### Text section
Lamps on Lilypads

A message of love and peace in creative Hindustani dancing

by Heidi M. Pascual

dance for God on your kitchen floor
no stage is too small to raise your voice
callous your feet and soften your heart
in the moment of each turn
open your soul to the flow of love
into your body
and out to the world
the only stage worth performing in
-jaysi

Mix traditional and contemporary music, blend with two different spiritual beliefs, and spice the whole with poetry. The result is an exquisitely beautiful performance whose message transcends the ordinary, reflects a dream for peace and prosperity, and expresses hope in humanity’s goodness, love for others, and beauty of the inner soul.

Jaysi, dressed in a colorful blue-green sari, starts with Pranam, an invocational prayer consisting of her own poetry. She greets her audience with a Namaskar, which she describes as a greeting to “honor the place in you where when you are at that place in you and I am at that place in me, we are one.” Like a “peacock in a palace garden,” Jaysi teaches her audience how she follows the cycle of 16 beats known as teental in a theka (rhythmic cycle) and shows the basic footwork of kathak, a classical dance form from Northern India with Hindu and Muslim influences.

Jaysi’s graceful body and arm movements, powerful footwork, and varied facial expressions keep her audience’s attention as they try to understand why teental is considered “the mother of all cycles.” Soon the audience learns that it is the first cycle taught to students of Hindustani music and dance.

From dance to dance, Jaysi acts a story or recites a composition, either hers or someone else’s. She combines these literary compositions with her dance numbers in a very rhythmic way. Her many years of training in kathak dancing with Pandit Chitresh Das and in tabla drumming with Pandit Swapan Chaudhuri, along with her early childhood lessons in ballet, tap, and jazz, surely have provided Jaysi a strong foundation for musical excellence. But the rest is naturally her own.

Her third act, titled “Love,” is a traditional Mexican mariachi song, “La Paloma,” which surprises her audience to no end: here’s an Indian American in her traditional dress (this time in pink and green) singing and acting out a Spanish song of love and of hope for someone’s return.

When the hearts of an audience are captured by a performance not ordinarily seen, the memory of that performance lingers for a long time. “Lamps on Lilypads” is such a performance, there’s nothing like it. Jaysi brings to life a dance form that in some ways describes who she is and where she is coming from.

### Supplied records
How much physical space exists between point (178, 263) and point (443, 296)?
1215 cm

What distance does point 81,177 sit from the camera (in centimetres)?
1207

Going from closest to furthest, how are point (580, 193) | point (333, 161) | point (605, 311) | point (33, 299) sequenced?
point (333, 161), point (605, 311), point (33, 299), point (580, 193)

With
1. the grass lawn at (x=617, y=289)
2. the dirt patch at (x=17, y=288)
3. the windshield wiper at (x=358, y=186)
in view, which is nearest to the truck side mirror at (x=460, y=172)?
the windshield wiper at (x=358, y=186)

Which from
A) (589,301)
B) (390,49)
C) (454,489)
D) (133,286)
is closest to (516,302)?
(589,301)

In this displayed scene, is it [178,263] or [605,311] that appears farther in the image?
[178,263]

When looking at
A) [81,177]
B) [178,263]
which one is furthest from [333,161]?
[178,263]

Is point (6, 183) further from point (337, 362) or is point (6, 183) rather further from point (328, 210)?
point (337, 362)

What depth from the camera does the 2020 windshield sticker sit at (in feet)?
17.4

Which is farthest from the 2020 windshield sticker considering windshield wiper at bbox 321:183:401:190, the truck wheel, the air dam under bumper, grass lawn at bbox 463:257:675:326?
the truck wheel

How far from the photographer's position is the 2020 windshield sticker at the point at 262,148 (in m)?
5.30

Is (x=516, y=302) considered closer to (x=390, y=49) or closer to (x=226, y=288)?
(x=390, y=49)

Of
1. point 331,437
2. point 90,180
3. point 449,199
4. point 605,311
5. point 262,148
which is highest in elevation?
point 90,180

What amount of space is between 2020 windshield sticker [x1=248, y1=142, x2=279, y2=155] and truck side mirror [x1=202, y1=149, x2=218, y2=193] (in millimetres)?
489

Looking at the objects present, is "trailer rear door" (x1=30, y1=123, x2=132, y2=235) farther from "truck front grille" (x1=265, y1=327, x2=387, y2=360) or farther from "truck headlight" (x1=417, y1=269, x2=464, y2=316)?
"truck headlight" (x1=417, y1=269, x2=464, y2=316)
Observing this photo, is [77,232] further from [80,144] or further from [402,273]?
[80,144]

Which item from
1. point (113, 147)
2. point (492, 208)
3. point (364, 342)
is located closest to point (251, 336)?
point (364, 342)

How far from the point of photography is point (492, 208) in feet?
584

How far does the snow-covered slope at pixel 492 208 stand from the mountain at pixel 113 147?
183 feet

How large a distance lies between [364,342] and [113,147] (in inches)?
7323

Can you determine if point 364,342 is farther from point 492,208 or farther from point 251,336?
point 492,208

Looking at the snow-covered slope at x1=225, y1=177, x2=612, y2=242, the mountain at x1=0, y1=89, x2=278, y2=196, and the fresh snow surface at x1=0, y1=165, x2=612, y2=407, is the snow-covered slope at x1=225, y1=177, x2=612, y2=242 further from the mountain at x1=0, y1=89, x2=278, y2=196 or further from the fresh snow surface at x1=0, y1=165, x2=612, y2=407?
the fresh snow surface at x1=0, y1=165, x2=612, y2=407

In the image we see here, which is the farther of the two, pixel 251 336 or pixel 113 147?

--

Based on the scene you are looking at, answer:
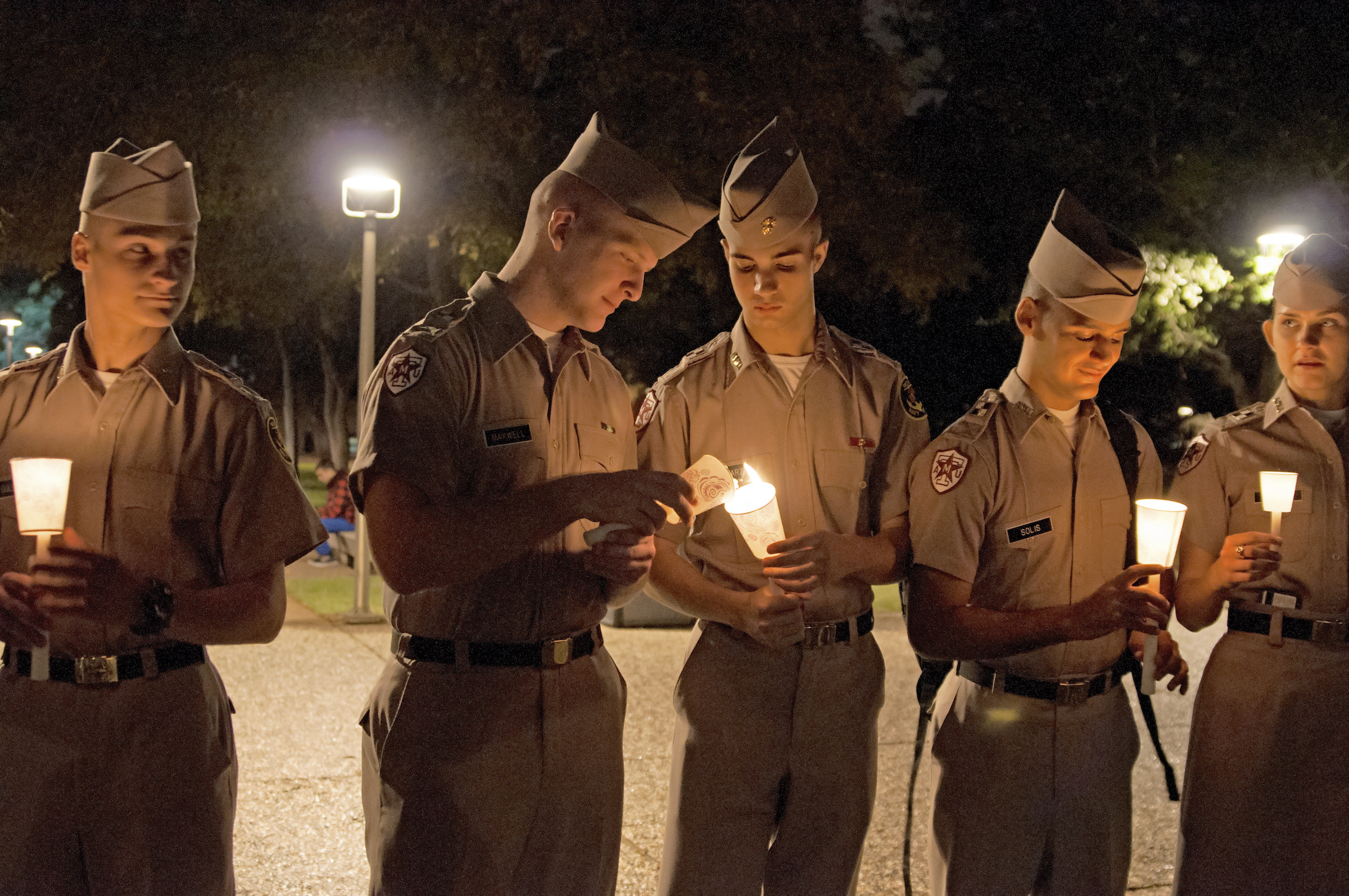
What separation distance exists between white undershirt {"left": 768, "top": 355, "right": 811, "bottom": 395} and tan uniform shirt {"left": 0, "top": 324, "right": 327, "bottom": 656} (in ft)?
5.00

### Actions to take
1 - Reproduce the part of the dance review between "From dance to" and "naturally her own.", inclusive.
2 - List every person named in the dance review.

### Task-by-task outputs
1 -
From dance to dance, Jaysi acts a story or recites a composition, either hers or someone else’s. She combines these literary compositions with her dance numbers in a very rhythmic way. Her many years of training in kathak dancing with Pandit Chitresh Das and in tabla drumming with Pandit Swapan Chaudhuri, along with her early childhood lessons in ballet, tap, and jazz, surely have provided Jaysi a strong foundation for musical excellence. But the rest is naturally her own.

2 -
- Heidi M. Pascual
- Jaysi
- Pandit Chitresh Das
- Pandit Swapan Chaudhuri